**Task to complete:** Would you reproduce exactly the lines below from the one holding "Negócio e reuniões" through the one holding "Si vous recherchez", inclusive, and no others?

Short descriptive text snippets
'''
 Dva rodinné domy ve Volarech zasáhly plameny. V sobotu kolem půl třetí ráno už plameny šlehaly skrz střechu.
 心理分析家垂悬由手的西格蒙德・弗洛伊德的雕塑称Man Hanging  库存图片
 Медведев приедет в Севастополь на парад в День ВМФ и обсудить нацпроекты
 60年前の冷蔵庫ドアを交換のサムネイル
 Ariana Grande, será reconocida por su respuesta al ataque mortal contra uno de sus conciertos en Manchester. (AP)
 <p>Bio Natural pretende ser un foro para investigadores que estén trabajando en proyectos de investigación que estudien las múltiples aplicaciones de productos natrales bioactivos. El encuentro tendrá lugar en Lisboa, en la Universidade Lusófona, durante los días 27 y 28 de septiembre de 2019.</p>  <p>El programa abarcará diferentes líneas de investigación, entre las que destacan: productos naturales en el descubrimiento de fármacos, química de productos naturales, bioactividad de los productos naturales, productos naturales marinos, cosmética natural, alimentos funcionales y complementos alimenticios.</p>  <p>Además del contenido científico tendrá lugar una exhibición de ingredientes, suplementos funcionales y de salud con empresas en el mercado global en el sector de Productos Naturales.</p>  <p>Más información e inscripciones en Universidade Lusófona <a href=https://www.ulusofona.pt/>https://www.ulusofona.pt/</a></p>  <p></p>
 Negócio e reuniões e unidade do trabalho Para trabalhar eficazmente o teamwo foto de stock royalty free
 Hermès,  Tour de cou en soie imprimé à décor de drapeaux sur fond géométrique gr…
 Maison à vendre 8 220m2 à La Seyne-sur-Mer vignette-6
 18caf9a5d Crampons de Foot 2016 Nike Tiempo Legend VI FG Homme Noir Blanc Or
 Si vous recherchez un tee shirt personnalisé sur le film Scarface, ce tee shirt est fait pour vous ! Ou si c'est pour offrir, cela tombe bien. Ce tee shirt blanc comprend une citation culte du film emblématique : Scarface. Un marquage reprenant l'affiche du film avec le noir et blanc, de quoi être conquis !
'''
'''
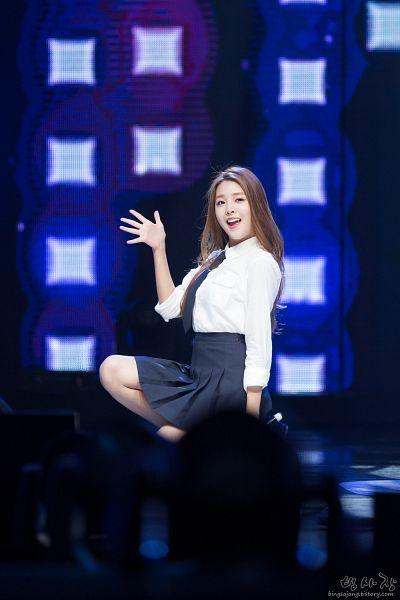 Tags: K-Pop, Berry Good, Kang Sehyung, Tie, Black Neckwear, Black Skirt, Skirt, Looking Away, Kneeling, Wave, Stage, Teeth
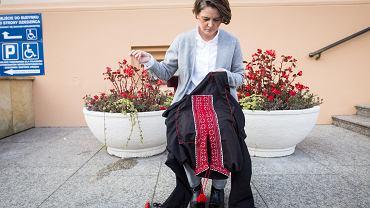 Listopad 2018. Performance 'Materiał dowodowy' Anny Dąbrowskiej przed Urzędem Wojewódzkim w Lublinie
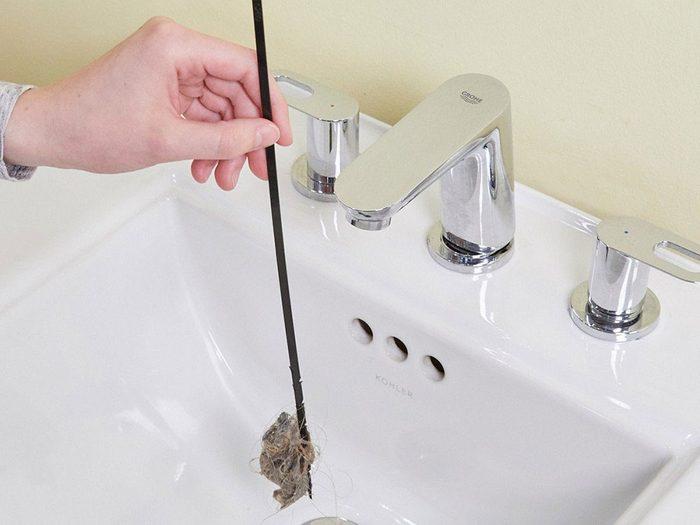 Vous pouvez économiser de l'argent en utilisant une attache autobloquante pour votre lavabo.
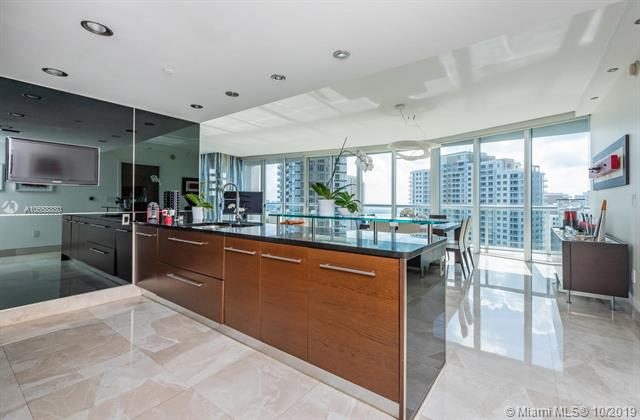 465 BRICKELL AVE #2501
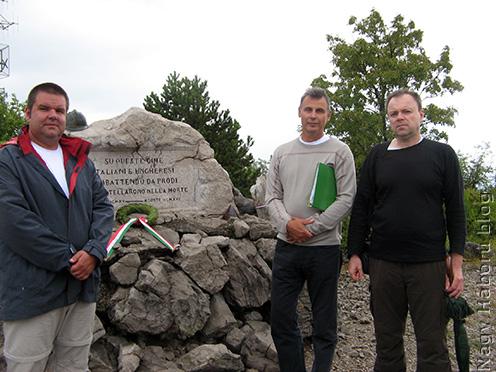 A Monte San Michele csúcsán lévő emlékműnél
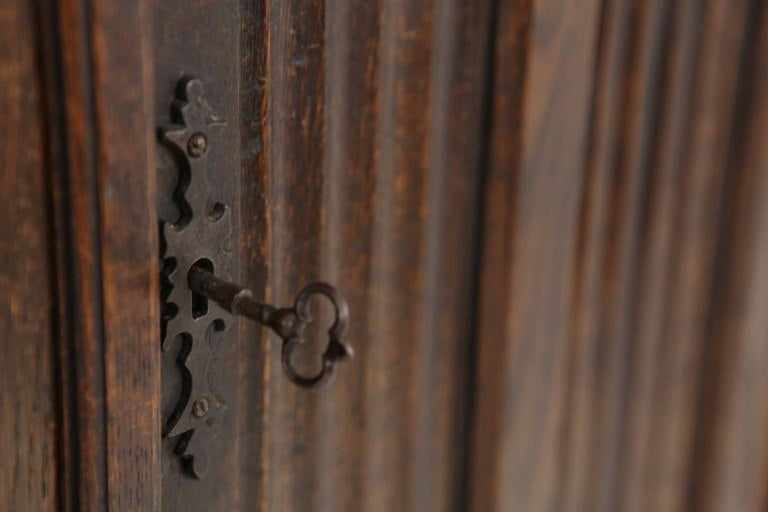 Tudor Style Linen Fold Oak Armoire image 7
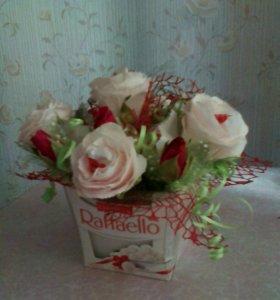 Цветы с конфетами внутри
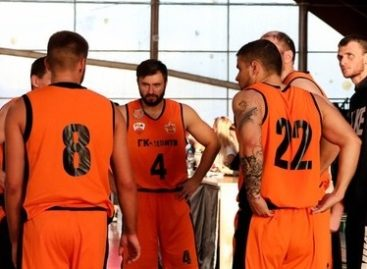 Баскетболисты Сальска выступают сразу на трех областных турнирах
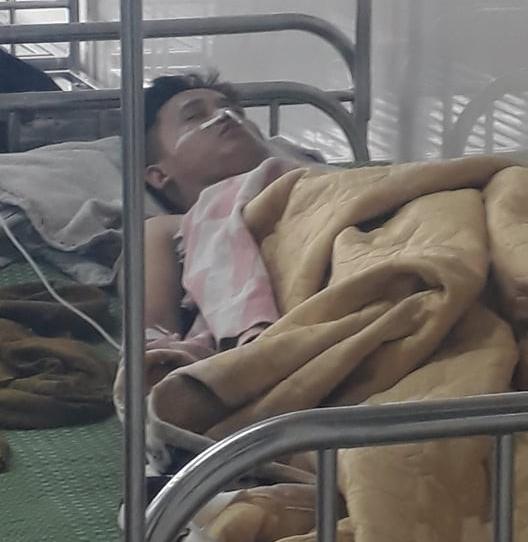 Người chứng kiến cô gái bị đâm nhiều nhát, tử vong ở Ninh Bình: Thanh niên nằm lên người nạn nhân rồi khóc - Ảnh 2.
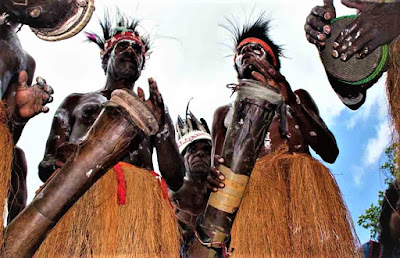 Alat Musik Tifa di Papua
'''
'''
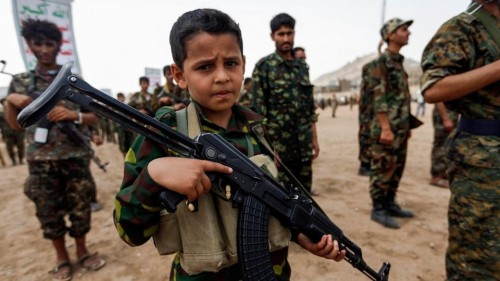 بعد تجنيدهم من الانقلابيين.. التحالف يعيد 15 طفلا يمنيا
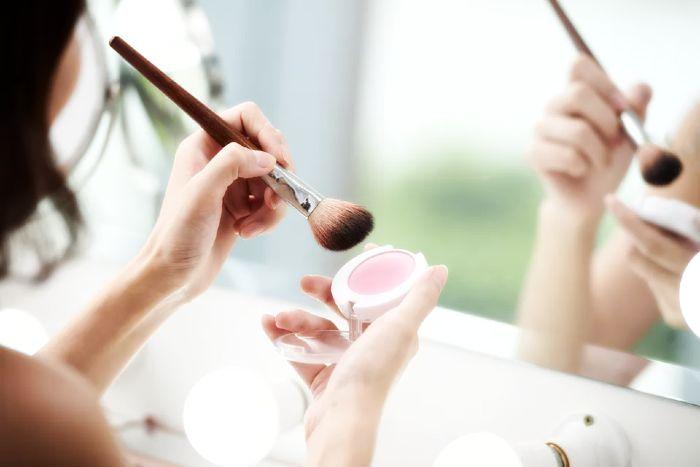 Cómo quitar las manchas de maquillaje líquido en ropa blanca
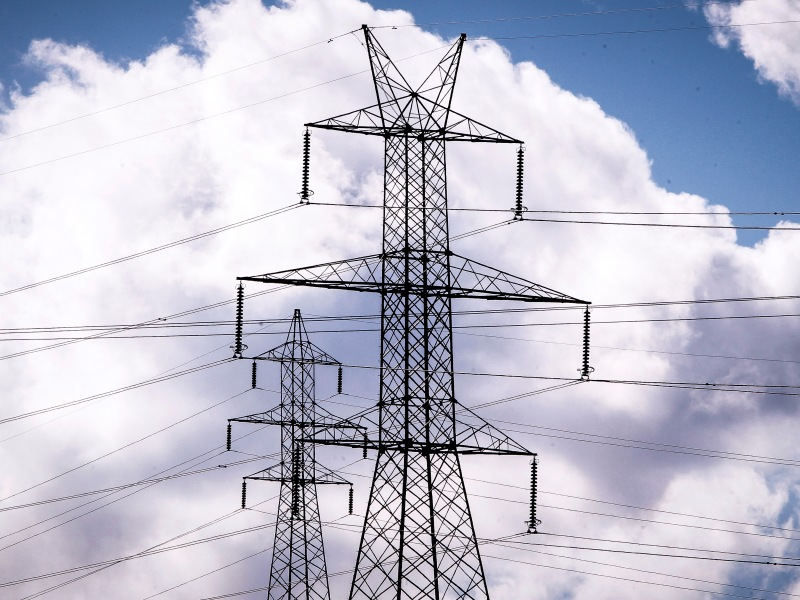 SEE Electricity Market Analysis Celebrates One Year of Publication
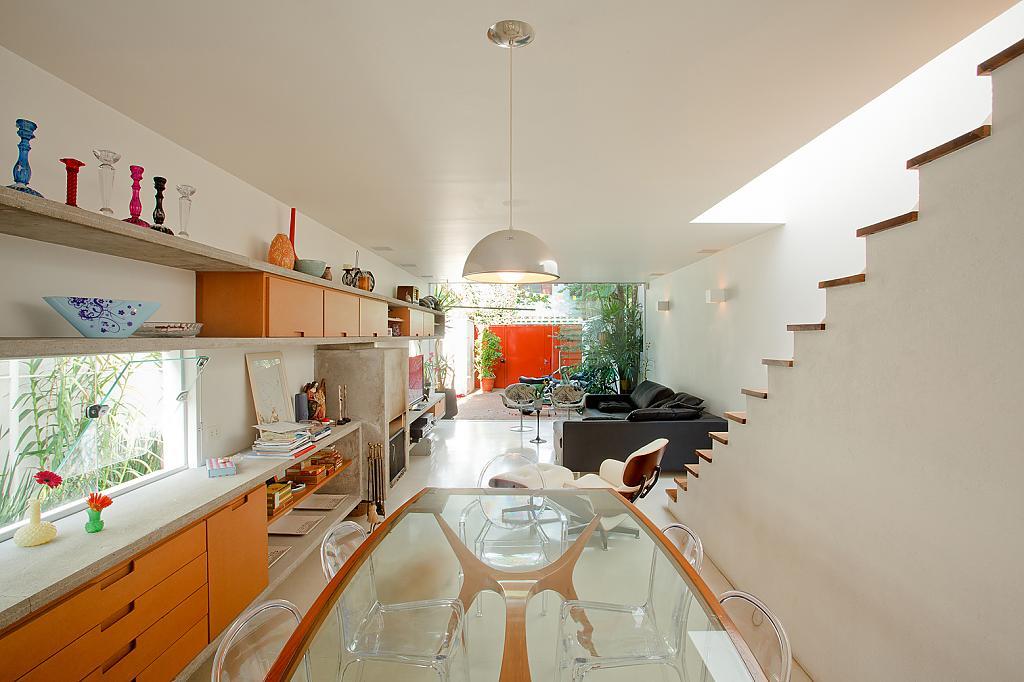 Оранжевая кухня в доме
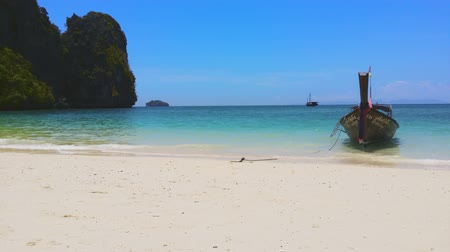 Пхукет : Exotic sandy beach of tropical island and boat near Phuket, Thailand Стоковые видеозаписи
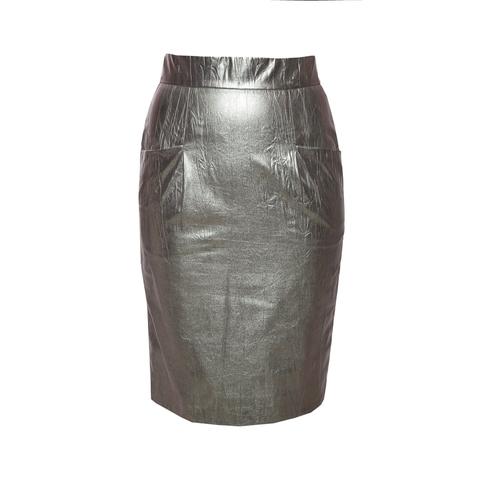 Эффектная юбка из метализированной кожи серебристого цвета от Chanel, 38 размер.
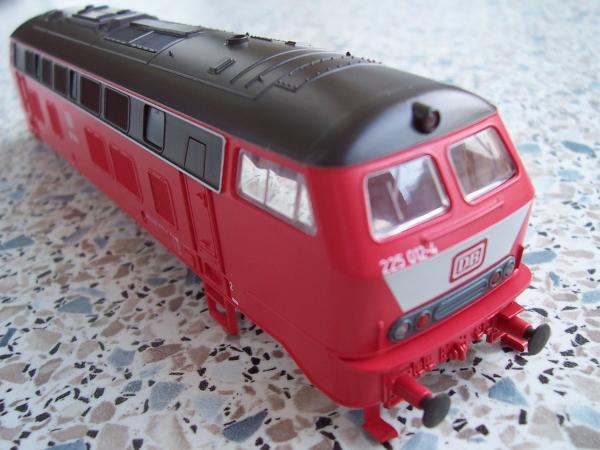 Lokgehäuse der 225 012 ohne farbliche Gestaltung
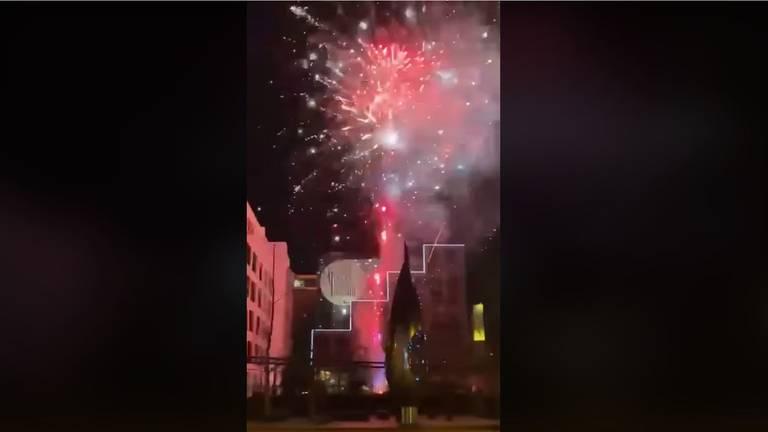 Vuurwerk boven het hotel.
'''
**Exercise result:**
 Negócio e reuniões e unidade do trabalho Para trabalhar eficazmente o teamwo foto de stock royalty free
 Hermès,  Tour de cou en soie imprimé à décor de drapeaux sur fond géométrique gr…
 Maison à vendre 8 220m2 à La Seyne-sur-Mer vignette-6
 18caf9a5d Crampons de Foot 2016 Nike Tiempo Legend VI FG Homme Noir Blanc Or
 Si vous recherchez un tee shirt personnalisé sur le film Scarface, ce tee shirt est fait pour vous ! Ou si c'est pour offrir, cela tombe bien. Ce tee shirt blanc comprend une citation culte du film emblématique : Scarface. Un marquage reprenant l'affiche du film avec le noir et blanc, de quoi être conquis !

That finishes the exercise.